Na AMAN descobri logo que cadete era menos do que aluno. Assim sendo, ja tinha começado a descer. Foi ai que eu descobri que manobra e ordem unida não eram o meu forte. Nossa manobra do fim do básico foi tão desastrosa que passei muito tempo sem entender porque não tinha terminado todo mundo preso.
Não fiquei preso, mas continuei na AMAN durante o período de férias. Era uma formatura de meia dúzia de cadetes na imensidão do pátio Tenente Moura.
“Não tenho dinheiro para a passagem” , foi o que eu disse para o Ajudante de Ordem que, por sua vez, informou ao General que, por sua vez, fez um bilhete para o Brigadeiro que, por sua vez, me arranjou uma vaga num avião do CAN.

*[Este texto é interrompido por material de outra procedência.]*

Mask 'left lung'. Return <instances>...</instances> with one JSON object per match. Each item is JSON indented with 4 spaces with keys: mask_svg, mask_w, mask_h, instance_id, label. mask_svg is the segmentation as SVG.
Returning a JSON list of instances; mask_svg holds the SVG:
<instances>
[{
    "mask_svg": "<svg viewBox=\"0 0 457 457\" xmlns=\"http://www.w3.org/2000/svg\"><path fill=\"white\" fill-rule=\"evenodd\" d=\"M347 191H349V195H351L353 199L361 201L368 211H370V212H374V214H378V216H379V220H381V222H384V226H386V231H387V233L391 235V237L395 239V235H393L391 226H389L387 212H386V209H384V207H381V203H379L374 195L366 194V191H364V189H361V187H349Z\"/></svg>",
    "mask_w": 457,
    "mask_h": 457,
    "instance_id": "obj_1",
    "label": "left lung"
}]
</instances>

Peguei uma carona de caminhão no trecho Resende-Rio e um ônibus urbano para a Ilha do Governador – único trecho pago na viagem. Passei a noite sentado e fardado no Galeão ouvindo chamar os vôos para Londres, New York, Paris. Finalmente, lá pelas 06:30H da manhã, chamaram o meu: Vitória, Caravelas, Ilhéus, Xique-xique, Bom Jesus da Lapa, Petrolina, Juazeiro do Norte.... Foi ai que eu peguei o boné e desci. Consegui outra carona para o Crato – Capital do Mundo.
Nos três anos de Resende, não passei frio porquê, além da farda, sempre contei com a boa vontade, e os agasalhos dos colegas, principalmente Granato e Miranda. 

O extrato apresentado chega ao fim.